* _ASSIGNMENT_: Gather all lines from the material that contain the word "during".
◆ ◆ ◆ ◆ ◆ ◆ ◆
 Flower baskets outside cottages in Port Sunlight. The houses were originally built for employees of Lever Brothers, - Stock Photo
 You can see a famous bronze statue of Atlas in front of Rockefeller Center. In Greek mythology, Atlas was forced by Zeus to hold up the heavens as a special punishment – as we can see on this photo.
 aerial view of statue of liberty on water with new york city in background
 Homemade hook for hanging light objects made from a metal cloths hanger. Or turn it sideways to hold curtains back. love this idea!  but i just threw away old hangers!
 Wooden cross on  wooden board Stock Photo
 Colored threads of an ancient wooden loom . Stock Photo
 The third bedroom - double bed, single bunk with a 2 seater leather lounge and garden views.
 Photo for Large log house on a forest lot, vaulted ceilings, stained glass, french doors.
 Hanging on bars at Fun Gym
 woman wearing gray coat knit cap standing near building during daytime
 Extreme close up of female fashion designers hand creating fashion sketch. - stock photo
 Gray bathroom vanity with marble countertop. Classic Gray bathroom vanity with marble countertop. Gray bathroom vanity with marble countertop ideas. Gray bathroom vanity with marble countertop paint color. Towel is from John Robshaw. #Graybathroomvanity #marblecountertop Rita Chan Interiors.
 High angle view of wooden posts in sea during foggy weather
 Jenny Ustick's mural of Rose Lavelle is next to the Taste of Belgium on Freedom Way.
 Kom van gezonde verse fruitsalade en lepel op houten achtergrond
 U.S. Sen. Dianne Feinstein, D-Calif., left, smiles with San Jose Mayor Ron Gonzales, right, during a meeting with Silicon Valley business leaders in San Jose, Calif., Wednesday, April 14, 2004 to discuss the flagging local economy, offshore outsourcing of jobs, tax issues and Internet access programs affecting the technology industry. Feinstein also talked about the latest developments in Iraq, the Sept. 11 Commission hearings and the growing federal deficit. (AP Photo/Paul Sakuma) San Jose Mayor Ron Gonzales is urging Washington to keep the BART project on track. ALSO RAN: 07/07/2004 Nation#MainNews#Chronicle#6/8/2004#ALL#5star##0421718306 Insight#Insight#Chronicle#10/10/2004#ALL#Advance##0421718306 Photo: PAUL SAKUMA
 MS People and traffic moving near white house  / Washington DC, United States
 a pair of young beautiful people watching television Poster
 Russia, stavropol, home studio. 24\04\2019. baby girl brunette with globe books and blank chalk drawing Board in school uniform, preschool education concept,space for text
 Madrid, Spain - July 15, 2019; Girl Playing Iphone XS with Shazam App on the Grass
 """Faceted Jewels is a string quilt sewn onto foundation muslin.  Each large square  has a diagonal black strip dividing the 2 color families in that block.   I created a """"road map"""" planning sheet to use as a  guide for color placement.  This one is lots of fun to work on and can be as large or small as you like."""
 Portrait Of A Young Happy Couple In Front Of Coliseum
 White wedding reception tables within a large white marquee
◆ ◆ ◆ ◆ ◆ ◆ ◆
* _WRITTEN RESPONSE_:
 woman wearing gray coat knit cap standing near building during daytime
 High angle view of wooden posts in sea during foggy weather
 U.S. Sen. Dianne Feinstein, D-Calif., left, smiles with San Jose Mayor Ron Gonzales, right, during a meeting with Silicon Valley business leaders in San Jose, Calif., Wednesday, April 14, 2004 to discuss the flagging local economy, offshore outsourcing of jobs, tax issues and Internet access programs affecting the technology industry. Feinstein also talked about the latest developments in Iraq, the Sept. 11 Commission hearings and the growing federal deficit. (AP Photo/Paul Sakuma) San Jose Mayor Ron Gonzales is urging Washington to keep the BART project on track. ALSO RAN: 07/07/2004 Nation#MainNews#Chronicle#6/8/2004#ALL#5star##0421718306 Insight#Insight#Chronicle#10/10/2004#ALL#Advance##0421718306 Photo: PAUL SAKUMA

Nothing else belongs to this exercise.